→ YOUR TASKS:
1. Repeat the section of the grammar essay that opens with the words containing "If you want" and closes with "kind of wrong.", swapping "mamas" for "religion".
2. Name every rule that the essay on grammar says purists insist good grammar requires.

TEXT SECTION: Begin

If you want to start a fight, there are a few go-to topics that will do the job. One of them is mamas. Another is politics. A third is grammar. I try never to talk politics—or mamas. But I will throw down about grammar. (Mostly, I’m talking about written grammar.) Grammar purists, AKA pedants, are the people who will argue that good grammar means never splitting an infinitive, never ending a sentence with a preposition, never beginning a sentence with “and” or “but.” On the flip side, there are those like English actor-comedian-writer-etc. Stephen Fry and my mentally agile friend Scott who insist that really, there are no rules.
I think they’re all sort of right. Also kind of wrong.
The purists, the pedants, the PICKY, place grammar on a pedestal as if it were some holy relic, handed down on stone tablets with instructions that we preserve it unchanged. They insist that we pass the rules down through generations, bending our snot-nosed offspring to them via tedious English lessons, no matter how awkward and painful those rules become. Sounds a bit like the ancient Chinese practice of foot binding, doesn’t it?
Those who take this view are forgetting a few basic truths. One is this: language, and all its parts including spelling and grammar, evolves over time. It’s a living thing. Were it not, we would all be speaking—heck, I don’t even know, but it definitely would not be the English we know and (maybe) love. This is because of the second thing they’re forgetting: language serves the people, not the other way ’round. Its entire purpose is to communicate ideas and thoughts to others. Thus, at any point in time, good grammar is whatever will get the idea from the sender (speaker or writer) to the receiver (listener or reader) with the most part of the message intact. And as the world changes, so must our language. A great example is the use of “they” as a gender neutral singular pronoun. It makes purists twitch, and I understand why, but there is no fully satisfying alternative (“him or her?” UGH) in the English language, and so at least in casual writing, such usage has become widely accepted.
To determine whether a particular bit of writing has good grammar, you simply have to answer the question: does it communicate its message to the intended audience with the least reasonably possible amount of noise? What that means, of course, is that good grammar in a series of text messages between your tween daughter and her friends is not going to look the same as good grammar in email chain between two adult professionals—and that is perfectly fine. Desirable, in fact. It makes about as much sense for all communications to have the same formality, reading level, and structure as it would to wear formal (or informal) clothing on every occasion.

TEXT SECTION: End
GIVEN MATERIAL: Begin

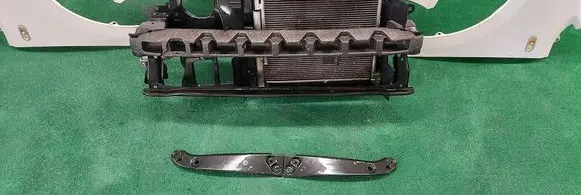 Seat Mii Radiator support slam panel 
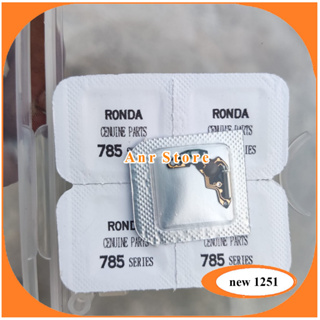 เครื่องนาฬิกาข้อมือ IC RONDA 785 IC HARLEY RONDA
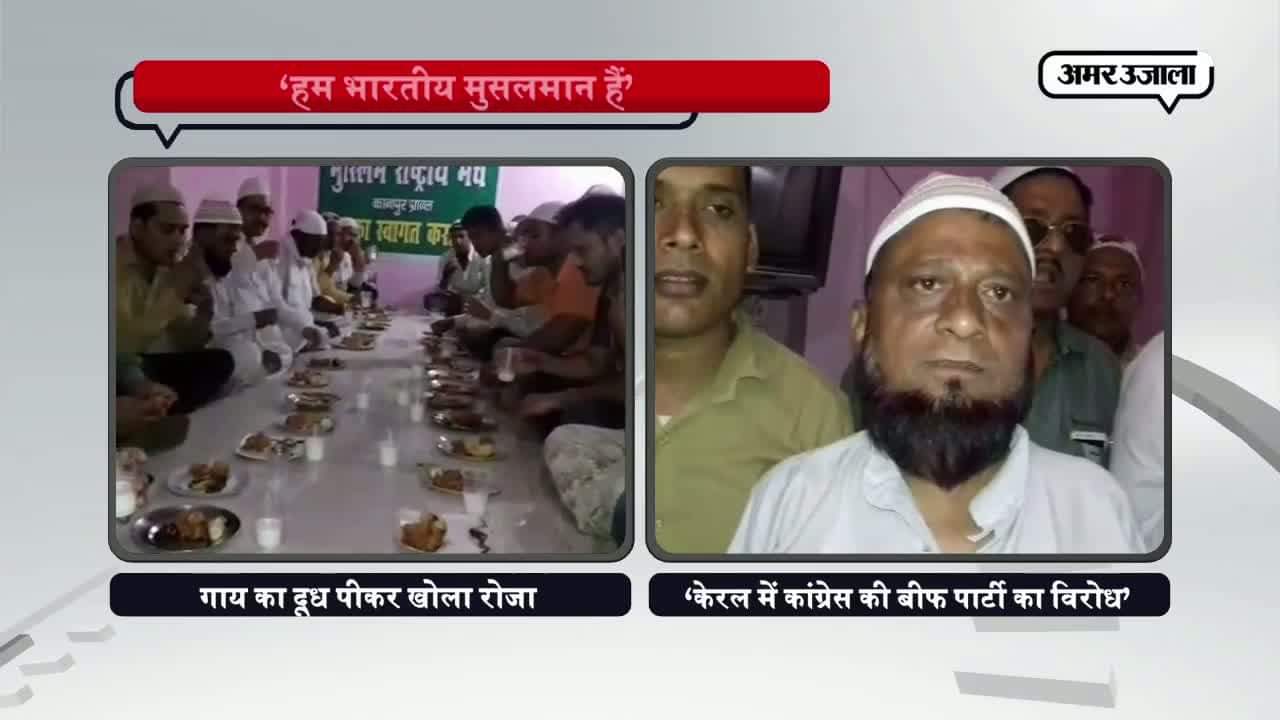 कानपुर, इफ्तार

GIVEN MATERIAL: End

→ ANSWERS TO THIS EXERCISE:
1.
If you want to start a fight, there are a few go-to topics that will do the job. One of them is religion. Another is politics. A third is grammar. I try never to talk politics—or religion. But I will throw down about grammar. (Mostly, I’m talking about written grammar.) Grammar purists, AKA pedants, are the people who will argue that good grammar means never splitting an infinitive, never ending a sentence with a preposition, never beginning a sentence with “and” or “but.” On the flip side, there are those like English actor-comedian-writer-etc. Stephen Fry and my mentally agile friend Scott who insist that really, there are no rules.
I think they’re all sort of right. Also kind of wrong.

2.
- Never splitting an infinitive
- Never ending a sentence with a preposition
- Never beginning a sentence with "and" or "but"